Bonnie Brittain, executive director of Arts Orange County, said it was a “little early” to tell what the fallout would be for her group.
“It continues to get more challenging,” Brittain said. “It’s about building relationships over the long term, and it’s difficult to do that when decisions aren’t being made locally.”
Lynn Howes, director of communication and development with the Orange County Red Cross, said her Santa Ana-based agency has seen a steady decline in corporate giving due to local companies leaving, for whatever reason.
She pointed to Exult Inc., a provider of outsourced human resources services that was bought last year by Lincolnshire, Ill.-based Hewitt Associates Inc.
Former Exult executive Kevin Campbell sat on the Red Cross agency’s board of directors.
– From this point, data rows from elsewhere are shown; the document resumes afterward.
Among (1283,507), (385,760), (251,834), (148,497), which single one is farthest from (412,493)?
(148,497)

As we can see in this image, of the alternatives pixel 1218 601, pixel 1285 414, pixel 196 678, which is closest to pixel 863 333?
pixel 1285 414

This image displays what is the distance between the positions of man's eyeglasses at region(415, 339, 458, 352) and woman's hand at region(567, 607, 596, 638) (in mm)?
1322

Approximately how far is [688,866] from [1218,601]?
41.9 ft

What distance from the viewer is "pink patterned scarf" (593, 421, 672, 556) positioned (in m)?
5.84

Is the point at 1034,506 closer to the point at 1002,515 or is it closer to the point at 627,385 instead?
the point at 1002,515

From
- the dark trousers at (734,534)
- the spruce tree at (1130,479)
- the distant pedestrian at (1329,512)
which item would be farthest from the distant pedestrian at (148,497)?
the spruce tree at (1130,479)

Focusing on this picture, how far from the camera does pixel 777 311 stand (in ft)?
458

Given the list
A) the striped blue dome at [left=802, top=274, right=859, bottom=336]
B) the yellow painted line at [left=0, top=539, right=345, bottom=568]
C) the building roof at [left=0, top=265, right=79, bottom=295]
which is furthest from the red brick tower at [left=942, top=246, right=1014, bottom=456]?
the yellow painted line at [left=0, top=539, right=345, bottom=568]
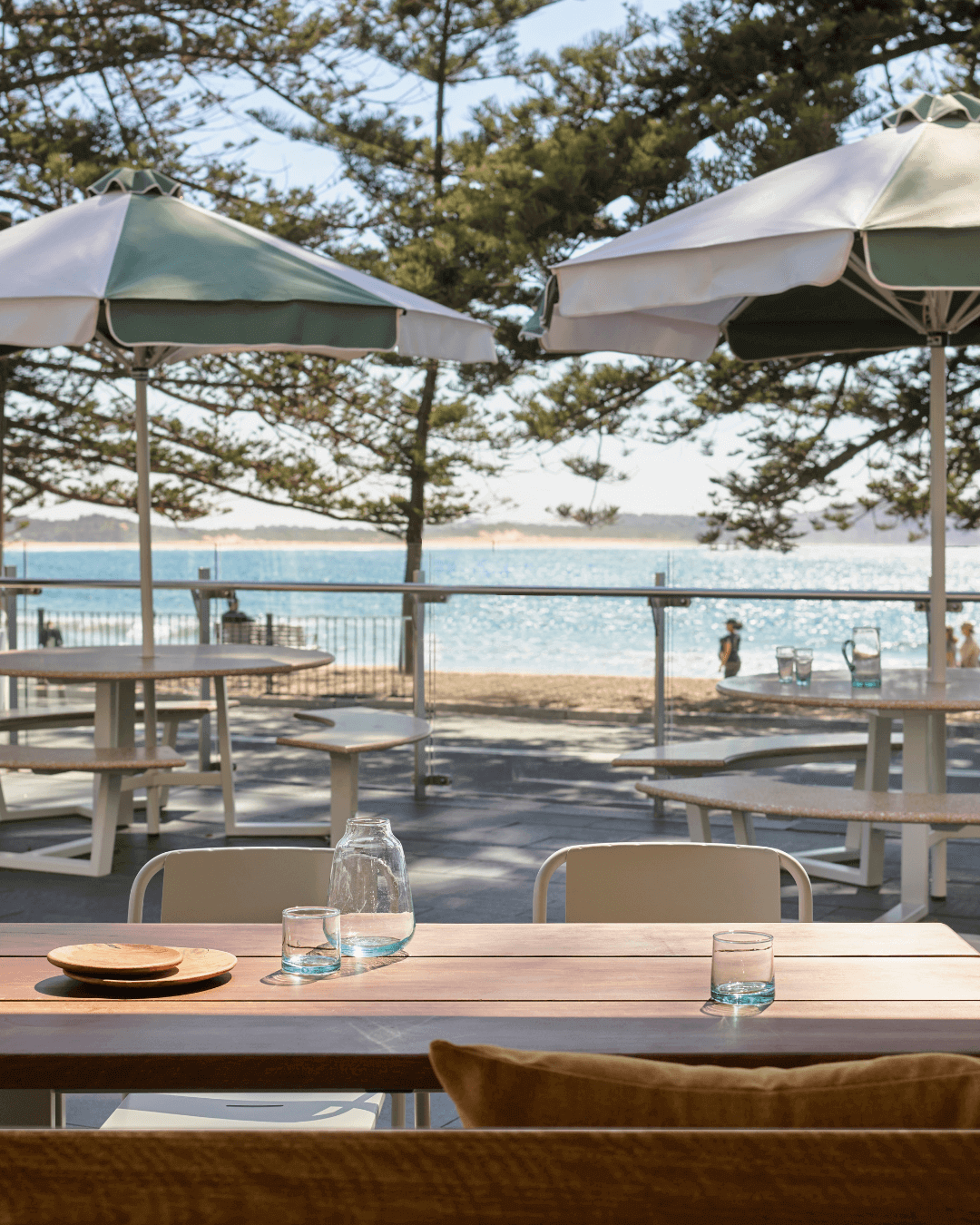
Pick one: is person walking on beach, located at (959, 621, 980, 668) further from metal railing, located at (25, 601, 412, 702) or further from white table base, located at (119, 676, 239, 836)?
white table base, located at (119, 676, 239, 836)

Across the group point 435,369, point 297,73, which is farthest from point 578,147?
point 297,73

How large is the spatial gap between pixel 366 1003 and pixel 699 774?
3017 millimetres

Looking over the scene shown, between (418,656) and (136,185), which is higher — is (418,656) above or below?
below

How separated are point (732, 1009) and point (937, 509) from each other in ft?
10.1

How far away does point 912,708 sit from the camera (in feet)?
11.9

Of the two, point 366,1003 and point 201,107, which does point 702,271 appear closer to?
point 366,1003

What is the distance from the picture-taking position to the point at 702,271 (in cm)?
343

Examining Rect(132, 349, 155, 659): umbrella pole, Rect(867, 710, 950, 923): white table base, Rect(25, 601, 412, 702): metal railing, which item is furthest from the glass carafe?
Rect(25, 601, 412, 702): metal railing

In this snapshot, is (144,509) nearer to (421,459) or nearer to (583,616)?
(583,616)

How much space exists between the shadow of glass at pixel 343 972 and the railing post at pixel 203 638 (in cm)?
484

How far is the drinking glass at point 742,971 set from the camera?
1490 mm

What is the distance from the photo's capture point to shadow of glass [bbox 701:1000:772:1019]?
4.82 ft

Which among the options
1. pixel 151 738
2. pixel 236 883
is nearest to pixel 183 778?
pixel 151 738

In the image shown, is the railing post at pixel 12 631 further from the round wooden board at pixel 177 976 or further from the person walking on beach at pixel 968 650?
the round wooden board at pixel 177 976
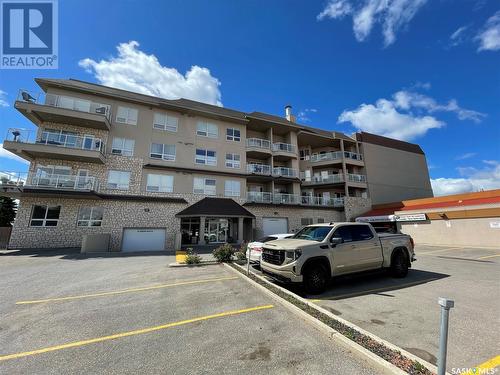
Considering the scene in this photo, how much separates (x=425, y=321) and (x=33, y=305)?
973 cm

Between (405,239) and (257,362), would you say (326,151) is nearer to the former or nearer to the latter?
(405,239)

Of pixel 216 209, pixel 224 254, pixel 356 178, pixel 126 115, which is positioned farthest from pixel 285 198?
pixel 126 115

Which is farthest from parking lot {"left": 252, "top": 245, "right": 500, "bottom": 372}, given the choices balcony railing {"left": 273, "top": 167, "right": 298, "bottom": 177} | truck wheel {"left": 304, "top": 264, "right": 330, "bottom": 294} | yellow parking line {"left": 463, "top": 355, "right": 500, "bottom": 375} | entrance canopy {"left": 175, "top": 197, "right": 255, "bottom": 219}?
balcony railing {"left": 273, "top": 167, "right": 298, "bottom": 177}

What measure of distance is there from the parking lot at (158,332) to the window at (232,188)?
641 inches

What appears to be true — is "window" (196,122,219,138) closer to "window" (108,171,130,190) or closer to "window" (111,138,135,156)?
"window" (111,138,135,156)

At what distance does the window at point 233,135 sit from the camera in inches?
1022

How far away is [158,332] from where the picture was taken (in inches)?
176

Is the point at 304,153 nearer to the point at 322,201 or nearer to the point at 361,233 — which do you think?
the point at 322,201

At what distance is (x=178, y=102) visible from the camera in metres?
24.4

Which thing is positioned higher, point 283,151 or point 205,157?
point 283,151

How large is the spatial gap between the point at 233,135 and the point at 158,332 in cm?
2357

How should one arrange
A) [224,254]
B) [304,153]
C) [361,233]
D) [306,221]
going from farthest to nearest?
[304,153] → [306,221] → [224,254] → [361,233]

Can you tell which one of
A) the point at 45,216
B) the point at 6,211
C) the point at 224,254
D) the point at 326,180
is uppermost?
the point at 326,180

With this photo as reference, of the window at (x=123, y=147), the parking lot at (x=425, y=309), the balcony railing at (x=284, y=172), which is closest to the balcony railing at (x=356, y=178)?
the balcony railing at (x=284, y=172)
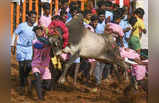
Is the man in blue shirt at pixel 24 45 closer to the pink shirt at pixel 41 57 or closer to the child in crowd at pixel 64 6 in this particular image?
the pink shirt at pixel 41 57

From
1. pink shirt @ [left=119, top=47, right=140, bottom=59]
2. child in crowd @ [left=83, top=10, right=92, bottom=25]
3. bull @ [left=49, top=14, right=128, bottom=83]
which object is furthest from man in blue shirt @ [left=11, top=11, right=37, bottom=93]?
pink shirt @ [left=119, top=47, right=140, bottom=59]

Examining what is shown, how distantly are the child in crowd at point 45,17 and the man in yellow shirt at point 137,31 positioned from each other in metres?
1.81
“You lose some of that expertise by having these people sit on your board, and who then leave,” Howes said.
Hank Goldstein, chief executive of the Oram Group, a New York philanthropic consulting company, said it’s common for executives to get lost in corporate shuffles.
“It’s hard to measure, but it is a loss,” he said. “Most nonprofits find it hard to recruit. They spend a lot of time cultivating these relationships because they are a source of contributions, and if you suddenly lose a big customer, you worry about it.”